Il n'y a pas que les glaciers cités ci-dessus qui ont diminué de taille (ou ont disparu) dans les Alpes. D'autres ont déjà été évoqués à l'occasion d'autres images de la semaine : moraine latérale du glacier de l'Invernet, table glaciaire du glacier Nord de la Chiaupe, icebergs au pied du glacier de Bellecôte, farine glaciaire près du front du glacier des Quirlies.
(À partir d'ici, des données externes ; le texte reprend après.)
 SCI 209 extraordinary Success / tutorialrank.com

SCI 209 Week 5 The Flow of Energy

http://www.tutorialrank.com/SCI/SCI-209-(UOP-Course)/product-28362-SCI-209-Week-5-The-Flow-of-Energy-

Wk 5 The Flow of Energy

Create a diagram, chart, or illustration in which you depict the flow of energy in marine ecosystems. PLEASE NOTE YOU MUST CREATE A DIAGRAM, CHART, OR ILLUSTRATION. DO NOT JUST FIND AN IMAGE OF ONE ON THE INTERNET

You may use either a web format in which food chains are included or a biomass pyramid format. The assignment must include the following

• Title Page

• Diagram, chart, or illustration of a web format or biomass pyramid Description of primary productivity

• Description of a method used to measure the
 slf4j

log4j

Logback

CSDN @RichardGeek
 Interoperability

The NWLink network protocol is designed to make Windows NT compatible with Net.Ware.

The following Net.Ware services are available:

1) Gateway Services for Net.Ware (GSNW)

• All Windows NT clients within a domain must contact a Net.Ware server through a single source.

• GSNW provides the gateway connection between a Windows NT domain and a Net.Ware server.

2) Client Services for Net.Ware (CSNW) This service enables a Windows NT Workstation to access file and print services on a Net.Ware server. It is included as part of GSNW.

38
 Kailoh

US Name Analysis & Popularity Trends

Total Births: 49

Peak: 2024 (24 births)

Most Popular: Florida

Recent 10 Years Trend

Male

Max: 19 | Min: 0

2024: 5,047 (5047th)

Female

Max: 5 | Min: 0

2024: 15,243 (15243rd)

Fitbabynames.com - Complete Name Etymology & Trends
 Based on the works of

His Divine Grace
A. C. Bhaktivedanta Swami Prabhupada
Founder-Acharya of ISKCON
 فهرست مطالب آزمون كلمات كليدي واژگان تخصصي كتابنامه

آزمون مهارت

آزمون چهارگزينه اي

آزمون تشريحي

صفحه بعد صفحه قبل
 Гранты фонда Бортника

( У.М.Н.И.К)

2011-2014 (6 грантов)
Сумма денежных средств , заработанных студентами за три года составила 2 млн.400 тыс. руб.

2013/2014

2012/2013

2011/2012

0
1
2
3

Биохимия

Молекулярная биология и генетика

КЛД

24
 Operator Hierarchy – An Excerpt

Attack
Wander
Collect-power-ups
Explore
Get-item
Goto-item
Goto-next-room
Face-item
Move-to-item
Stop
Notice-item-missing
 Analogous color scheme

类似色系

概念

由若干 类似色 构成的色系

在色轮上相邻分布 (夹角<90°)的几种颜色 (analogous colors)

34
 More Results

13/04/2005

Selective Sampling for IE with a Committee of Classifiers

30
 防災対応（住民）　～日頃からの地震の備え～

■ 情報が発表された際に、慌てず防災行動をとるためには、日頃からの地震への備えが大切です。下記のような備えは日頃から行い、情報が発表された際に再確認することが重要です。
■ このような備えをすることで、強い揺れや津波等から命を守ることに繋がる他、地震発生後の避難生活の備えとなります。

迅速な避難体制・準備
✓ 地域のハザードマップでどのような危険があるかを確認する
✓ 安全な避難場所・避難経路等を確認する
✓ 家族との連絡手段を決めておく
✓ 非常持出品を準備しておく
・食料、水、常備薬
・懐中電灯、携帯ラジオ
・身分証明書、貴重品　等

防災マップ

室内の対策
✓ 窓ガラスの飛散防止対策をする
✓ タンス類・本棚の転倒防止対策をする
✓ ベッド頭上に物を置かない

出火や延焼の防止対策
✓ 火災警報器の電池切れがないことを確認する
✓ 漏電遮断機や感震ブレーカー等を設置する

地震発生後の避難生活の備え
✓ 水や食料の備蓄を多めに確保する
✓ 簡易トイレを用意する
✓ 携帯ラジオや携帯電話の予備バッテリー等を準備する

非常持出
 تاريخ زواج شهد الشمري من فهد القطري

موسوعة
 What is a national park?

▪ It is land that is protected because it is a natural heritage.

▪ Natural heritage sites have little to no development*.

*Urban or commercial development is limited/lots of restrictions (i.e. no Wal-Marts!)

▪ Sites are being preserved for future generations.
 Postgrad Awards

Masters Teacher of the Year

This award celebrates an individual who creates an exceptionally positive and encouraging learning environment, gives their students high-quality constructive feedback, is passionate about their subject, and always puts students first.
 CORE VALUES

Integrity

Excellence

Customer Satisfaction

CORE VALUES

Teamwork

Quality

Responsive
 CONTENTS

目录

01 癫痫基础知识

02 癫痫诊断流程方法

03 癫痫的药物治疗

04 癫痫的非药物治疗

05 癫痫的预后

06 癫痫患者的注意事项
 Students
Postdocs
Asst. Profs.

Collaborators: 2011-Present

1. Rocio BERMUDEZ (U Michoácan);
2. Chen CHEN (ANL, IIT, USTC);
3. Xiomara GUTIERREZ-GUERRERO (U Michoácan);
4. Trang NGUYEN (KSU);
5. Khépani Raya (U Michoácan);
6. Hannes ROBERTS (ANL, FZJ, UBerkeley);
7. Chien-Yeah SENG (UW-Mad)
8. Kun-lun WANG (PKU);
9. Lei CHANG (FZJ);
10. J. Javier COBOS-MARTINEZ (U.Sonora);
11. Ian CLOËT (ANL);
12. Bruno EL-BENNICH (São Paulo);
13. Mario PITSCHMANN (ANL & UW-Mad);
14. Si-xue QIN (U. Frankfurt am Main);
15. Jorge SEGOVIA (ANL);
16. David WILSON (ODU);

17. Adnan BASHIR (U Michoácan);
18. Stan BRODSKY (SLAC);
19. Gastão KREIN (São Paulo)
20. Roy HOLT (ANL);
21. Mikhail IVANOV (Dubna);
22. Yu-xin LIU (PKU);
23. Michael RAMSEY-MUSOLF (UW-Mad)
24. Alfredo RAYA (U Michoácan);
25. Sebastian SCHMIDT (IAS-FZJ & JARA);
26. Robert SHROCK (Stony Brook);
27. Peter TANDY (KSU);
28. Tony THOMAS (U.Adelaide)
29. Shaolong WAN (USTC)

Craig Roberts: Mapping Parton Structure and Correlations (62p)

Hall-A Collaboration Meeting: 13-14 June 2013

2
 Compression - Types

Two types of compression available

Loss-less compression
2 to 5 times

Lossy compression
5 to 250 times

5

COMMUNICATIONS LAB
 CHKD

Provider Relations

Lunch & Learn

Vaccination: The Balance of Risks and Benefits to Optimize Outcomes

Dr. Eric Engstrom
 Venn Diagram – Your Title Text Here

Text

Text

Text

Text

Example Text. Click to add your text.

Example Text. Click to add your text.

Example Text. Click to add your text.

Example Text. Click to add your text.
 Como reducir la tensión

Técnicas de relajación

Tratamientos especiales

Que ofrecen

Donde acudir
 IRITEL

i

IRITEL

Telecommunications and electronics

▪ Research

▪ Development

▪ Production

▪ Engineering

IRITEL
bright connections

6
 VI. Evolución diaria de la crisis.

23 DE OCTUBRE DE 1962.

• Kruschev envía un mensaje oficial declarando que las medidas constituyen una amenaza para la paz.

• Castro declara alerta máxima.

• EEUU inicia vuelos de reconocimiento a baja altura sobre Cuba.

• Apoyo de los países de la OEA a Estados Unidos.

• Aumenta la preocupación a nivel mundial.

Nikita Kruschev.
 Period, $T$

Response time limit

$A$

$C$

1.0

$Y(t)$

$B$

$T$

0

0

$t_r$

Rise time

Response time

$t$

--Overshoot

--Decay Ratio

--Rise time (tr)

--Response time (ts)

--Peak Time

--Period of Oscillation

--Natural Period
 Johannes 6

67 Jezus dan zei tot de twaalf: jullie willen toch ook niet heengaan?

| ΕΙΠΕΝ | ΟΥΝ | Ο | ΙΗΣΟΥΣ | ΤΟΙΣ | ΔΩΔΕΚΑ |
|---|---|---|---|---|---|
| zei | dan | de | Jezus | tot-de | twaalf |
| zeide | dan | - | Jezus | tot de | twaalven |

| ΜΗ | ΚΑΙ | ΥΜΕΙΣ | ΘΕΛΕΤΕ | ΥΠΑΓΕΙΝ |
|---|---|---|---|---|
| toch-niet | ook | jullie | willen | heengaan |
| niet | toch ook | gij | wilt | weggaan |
En décembre 2011, au congrès annuel de l'American Geophysical Union, des glaciologues français (équipes de Grenoble, de Toulouse…) ont fait le point sur le triste état des glaciers des Alpes françaises. On peut, comme l'a fait Le Monde daté du 11-12 décembre 2011, résumer ces communications. La surface des glaciers alpins français est passée de 374 km2 au début des années 1970, à 275 km2 aujourd'hui. La perte de surface a été deux fois plus importante entre 1986 et 2003 qu'entre 1970 et 1986. Les chercheurs ont noté une accélération du phénomène, accélération sans précédent depuis au moins un siècle et demi. Cette diminution de surface est variable selon les massifs : 10% « seulement » pour le massif le plus haut (Mont Blanc), et disparition quasi totale des glaciers de l'Ubaye, par exemple. Si la diminution de surface est facile à mesurer grâce aux images aériennes et satellitales, la diminution d'épaisseur (donc de volume) est beaucoup plus difficile à mesurer pour l'ensemble des glaciers. Pour les glaciers bien étudiés, cette diminution d'épaisseur s'accélère, elle aussi. Elle était par exemple de 60 cm/an en moyenne sur la langue terminale de la Mer de Glace entre 1979 et 1994. Elle était de 4 m/an en moyenne entre 2000 et 2008.
Heureusement, comme l'affirment certains "climato-sceptiques" (qu'on devrait plutôt appeler "climato-négationistes"), que le réchauffement climatique n'existe pas ! Quel serait le recul des glaciers si ce réchauffement existait ?!?